Several bone disorders, both axial23 and peripheral,24 have been described in patients with SCI. Stress fractures also have been reported, mainly as a result of severe osteoporosis,25 and osteoporosis with or without osteopenia.1,2 Osteopenia has been reported to be due more to decreased bone formation than to accelerated bone resorption.26 However, Pietschmann et al27 observed the opposite, a significantly higher urinary hydroxyproline/creatine ratio in patients than in controls, as Naftchi et al28 also observed in patients with tetraplegia and paraplegia. Our observation of an elevation in TRAP and alkaline phosphatase in patients compared with controls supports these findings.

Regardless of the mechanism of osteopenia in paraplegics, the findings related with osteopenia are debated.

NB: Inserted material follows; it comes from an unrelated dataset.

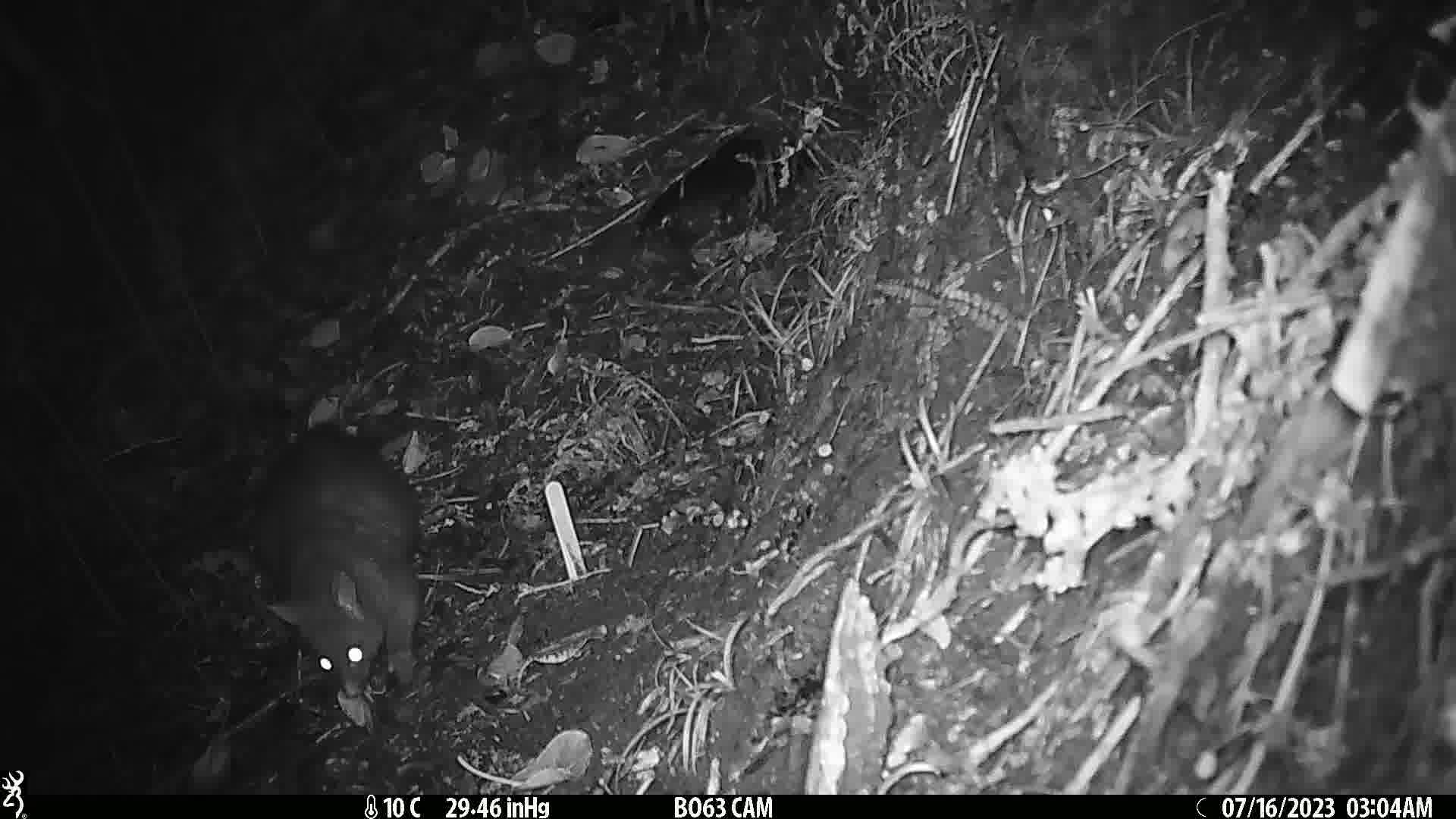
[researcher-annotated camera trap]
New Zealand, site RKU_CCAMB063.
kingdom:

Dauty29 recently reanalyzed this problem in 31 patients with SCI and concluded that the degree of demineralization of the lumbar spine, pelvis, and lower limbs is independent of the neurological level of the injury. In 27 male and two female patients with SCI, the trabecular and cortical bone mineral density (BMD) of the radius and ulna was significantly reduced in persons with tetraplegia, but no changes in the trabecular or cortical BMD of the radius and ulna were detected in persons with paraplegia.10 Garlan,4 in paraplegic and tetraplegic subjects, detected significant differences only in the arms and trunk. In 19 patients with permanent paraplegia, a significant deficit was found in the tibia, but a barely significant deficit in the distal forearm for the group as a whole.30 We observed similar, but more significant, results using QUS on the phalanxes.

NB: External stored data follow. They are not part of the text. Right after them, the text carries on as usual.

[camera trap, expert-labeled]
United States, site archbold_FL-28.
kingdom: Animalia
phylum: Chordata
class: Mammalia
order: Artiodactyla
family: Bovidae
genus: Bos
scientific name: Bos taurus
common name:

Forty-six per cent of our patients had low 25(OH)D3 levels, but only 20% had elevation of serum PTH levels. We believe that the changes observed in vitamin D levels were not related to seasonal variations in the availability of vitamin D, as reported by Haddad et al.31 To control this factor, our study was carried out in a 1-month period when the amount of vitamin D provided by the environment is relatively constant: solar and meteorological conditions are stable, and there was little change in the dietary habits of the participants. Elias and Gwinup26 report that the endocrine consequences of immobilization are decreased serum PTH and decreased dihydroxyvitamin D synthesis. We observed elevation of PTH in 20% of cases, but we attribute it more to the 25(OH)D3 deficit than to immobilization, based on the correlation observed between PTH and 25(OH)D3. On the other hand, immobilization reduces PTH, as reported by Elias and Gwinup.26 Although 46% of the patients had an evident deficit in 25(OH)D3, the analysis of Ad-SOS in relation to vitamin D levels disclosed no differences. There also were no differences in relation to PTH. This suggests that the marginal reduction in Ad-SOS was due more to the loss of bone mass than to the existence of osteomalacia and/or secondary hyperparathyroidism.

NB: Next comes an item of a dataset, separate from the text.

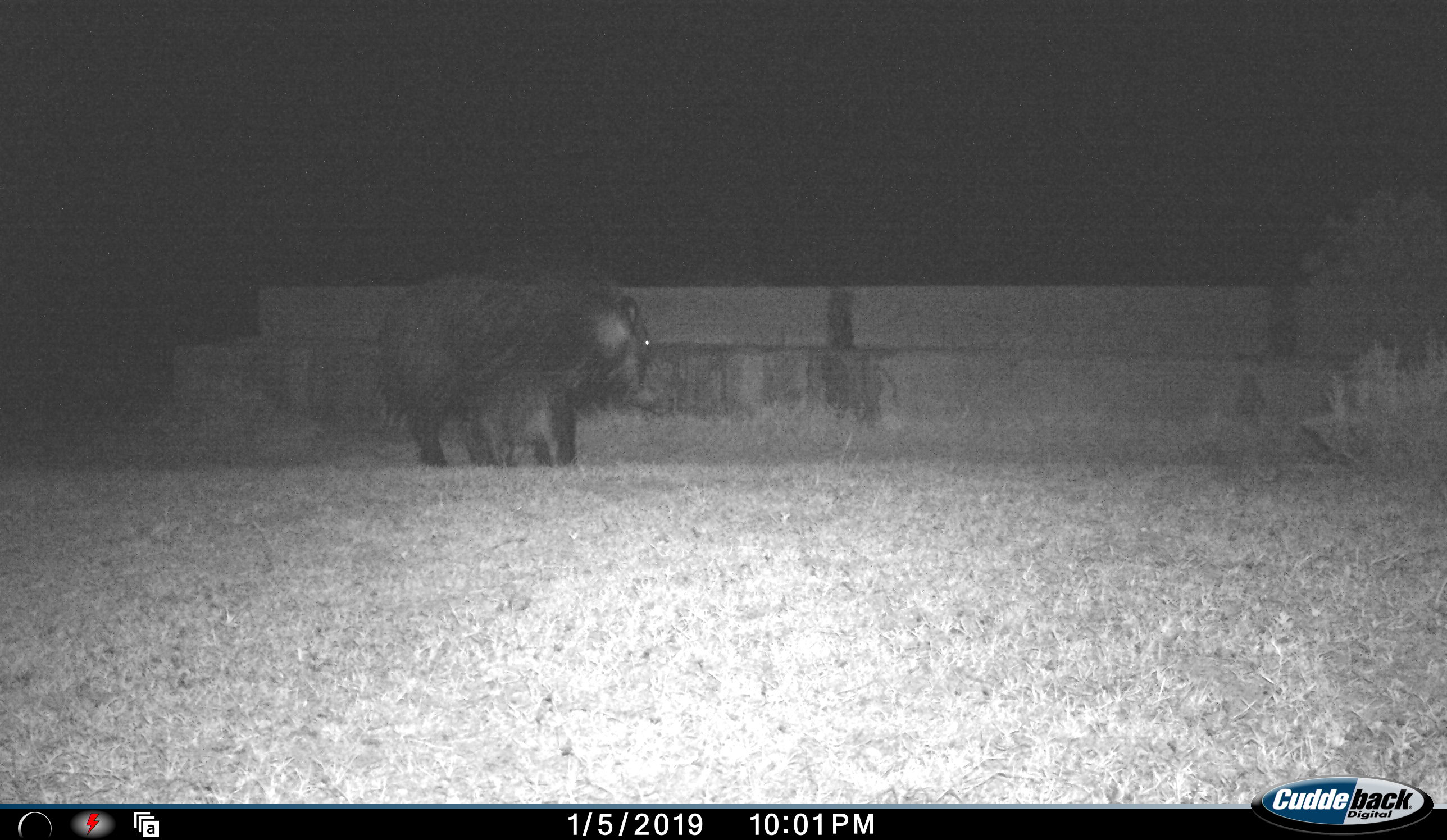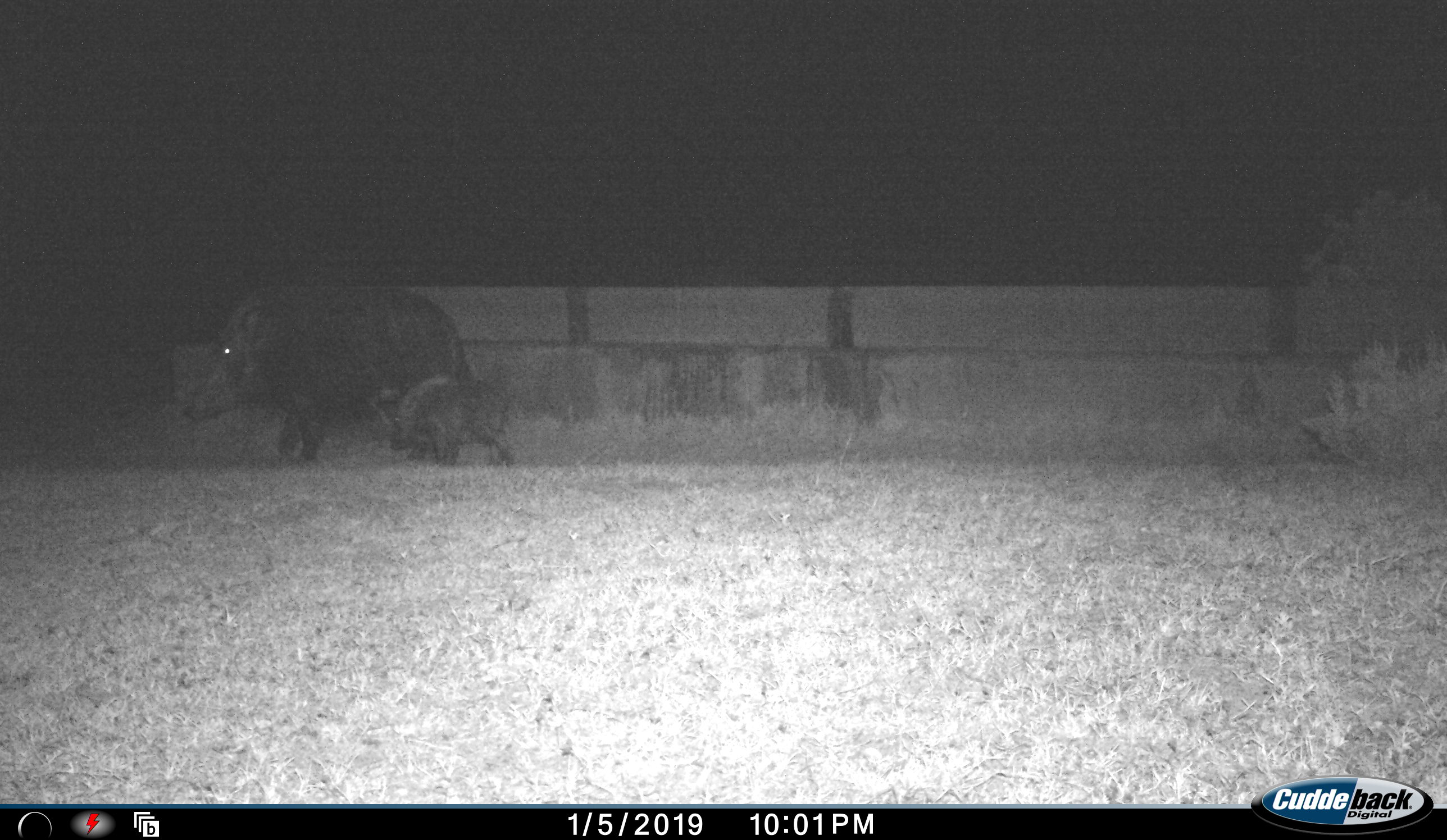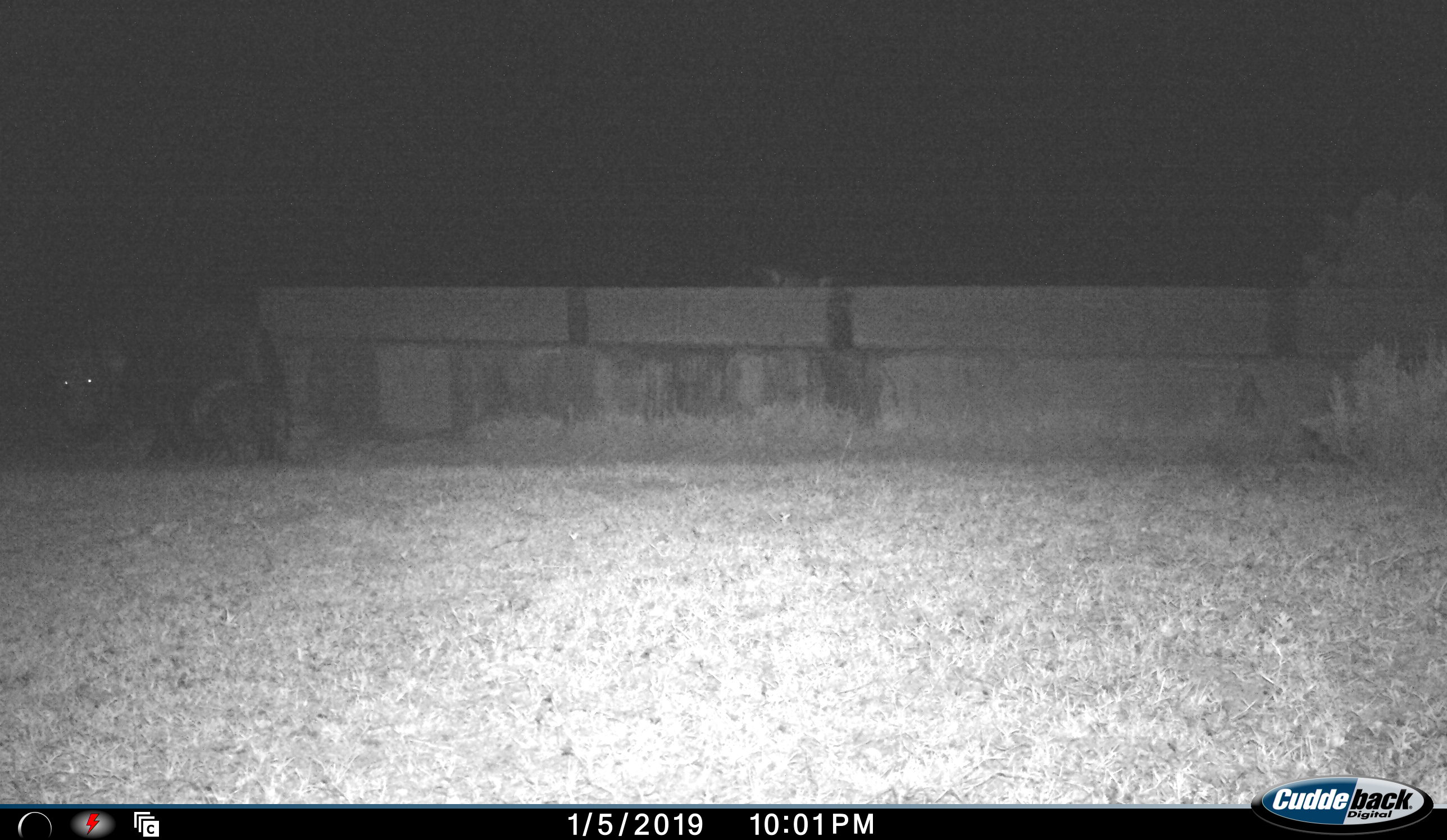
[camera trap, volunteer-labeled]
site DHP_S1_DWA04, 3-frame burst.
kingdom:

In conclusion, using QUS we found that patients with paraplegia and an active life had a significant reduction in bone mass compared with a control group of similar age. This loss of bone mass cannot be related with levels of vitamin D, PTH and/or muscle tone. It seems to be related more to increased bone resorption than to deficient bone formation, as suggested by the elevation seen in TRAP and alkaline phosphatase.